No dia 16, eu e o pai catita fizemos 10 anos de namoro. Para comemorar a data decidimos criar um painel da história da nossa família.

O pequeno catita, como qualquer outra criança, tem uma grande necessidade em saber de onde veio, o que o ajuda a definir para onde vai.

Ele delira com as histórias do “quando eu tinha a tua idade…”, com as espatifadelas do mini-pai catita mais-arranhão-menos-arranhão na sua bicicleta, com as aventuras da mini-mãe nas aulas de ciências. Com todos os medos e desafios que cada um enfrentou, tão semelhantes aos que agora ele está a viver.

“No meu tempo não havia televisão. Tu tens é muita sorte!” não conta como história construtiva e inspiradora.

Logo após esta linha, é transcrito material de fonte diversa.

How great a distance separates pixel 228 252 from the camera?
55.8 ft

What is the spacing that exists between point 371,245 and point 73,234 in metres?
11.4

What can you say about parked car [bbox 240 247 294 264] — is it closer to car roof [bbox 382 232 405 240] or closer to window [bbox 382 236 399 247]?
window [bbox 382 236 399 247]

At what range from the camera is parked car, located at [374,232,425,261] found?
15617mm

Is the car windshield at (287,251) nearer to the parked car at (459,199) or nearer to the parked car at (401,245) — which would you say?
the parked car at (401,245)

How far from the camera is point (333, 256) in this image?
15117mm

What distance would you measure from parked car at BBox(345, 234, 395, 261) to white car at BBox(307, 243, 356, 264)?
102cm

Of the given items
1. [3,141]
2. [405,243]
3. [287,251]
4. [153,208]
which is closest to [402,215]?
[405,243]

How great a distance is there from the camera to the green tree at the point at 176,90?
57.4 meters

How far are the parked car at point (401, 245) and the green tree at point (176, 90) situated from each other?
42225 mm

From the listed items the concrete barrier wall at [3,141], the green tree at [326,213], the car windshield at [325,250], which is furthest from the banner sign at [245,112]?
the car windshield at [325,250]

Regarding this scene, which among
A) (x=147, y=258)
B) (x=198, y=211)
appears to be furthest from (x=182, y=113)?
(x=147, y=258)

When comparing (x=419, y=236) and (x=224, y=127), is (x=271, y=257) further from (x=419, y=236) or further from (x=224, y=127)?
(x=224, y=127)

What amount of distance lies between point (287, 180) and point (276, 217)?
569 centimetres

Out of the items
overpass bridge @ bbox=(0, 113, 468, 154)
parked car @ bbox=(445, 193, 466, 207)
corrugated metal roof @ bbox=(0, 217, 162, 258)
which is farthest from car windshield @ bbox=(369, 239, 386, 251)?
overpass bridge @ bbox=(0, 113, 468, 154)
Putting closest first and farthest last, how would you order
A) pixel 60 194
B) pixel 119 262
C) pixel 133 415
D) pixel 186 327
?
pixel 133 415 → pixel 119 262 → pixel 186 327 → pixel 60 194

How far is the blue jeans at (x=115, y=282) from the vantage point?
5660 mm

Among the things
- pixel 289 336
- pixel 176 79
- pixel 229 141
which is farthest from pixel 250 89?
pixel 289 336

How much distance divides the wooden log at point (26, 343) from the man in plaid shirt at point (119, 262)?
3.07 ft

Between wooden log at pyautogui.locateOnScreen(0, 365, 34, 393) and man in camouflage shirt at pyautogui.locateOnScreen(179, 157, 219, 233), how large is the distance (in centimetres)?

Só os pormenores, as personagens tão conhecidas, os problemas, aprendizagens e as emoções experienciadas constroem a riqueza e profundidade da mensagem.

Contar histórias de família tem inúmeros benefícios. Ajudam as crianças a fazerem relatos mais ricos e pormenorizados do seu dia a dia, a compreenderem e identificarem os pensamentos e as emoções do outro lado, favorecem o crescimento de uma autoestima saudável, e de uma noção mais forte do seu “eu”. As suas identidades ficam mais definidas, resultando numa maior resiliência e capacidade de lidar com os desafios da vida.

Estas histórias criam fios invisíveis que ligam a criança a todos aqueles que são importantes na sua vida, criando uma rede robusta onde a criança se sente amparada e protegida.

O painel chegou a semana passada, e o pequeno catita não conseguia tirar os olhos dele. De certa forma lembrou-me o poder hipnotizante das pinturas rupestres, ou dos hieróglifos do Egito. Desde sempre que os seres humanos se juntam para passar histórias de geração em geração. A nossa estava impressa em PVC, e era mais na onda da banda desenhada, mas o poder da história era claramente visível nos seus pequenos olhos fascinados.

“Ó Mãe e aqui? Foi onde conheceste o pai?” Apontava entusiasmado com o seu dedinho para o desenho do primeiro encontro.

Contámos várias vezes cada episódio. VÁRIAS, várias vezes…

No pedido em casamento no Japão, ele descobriu que a mãe tem dificuldade em responder rapidamente a perguntas difíceis, daquelas que podem mudar a vida de uma pessoa. Desde aí, responde “vou pensar um bocadinho” antes de responder a perguntas que ele acha que merecem o seu tempo.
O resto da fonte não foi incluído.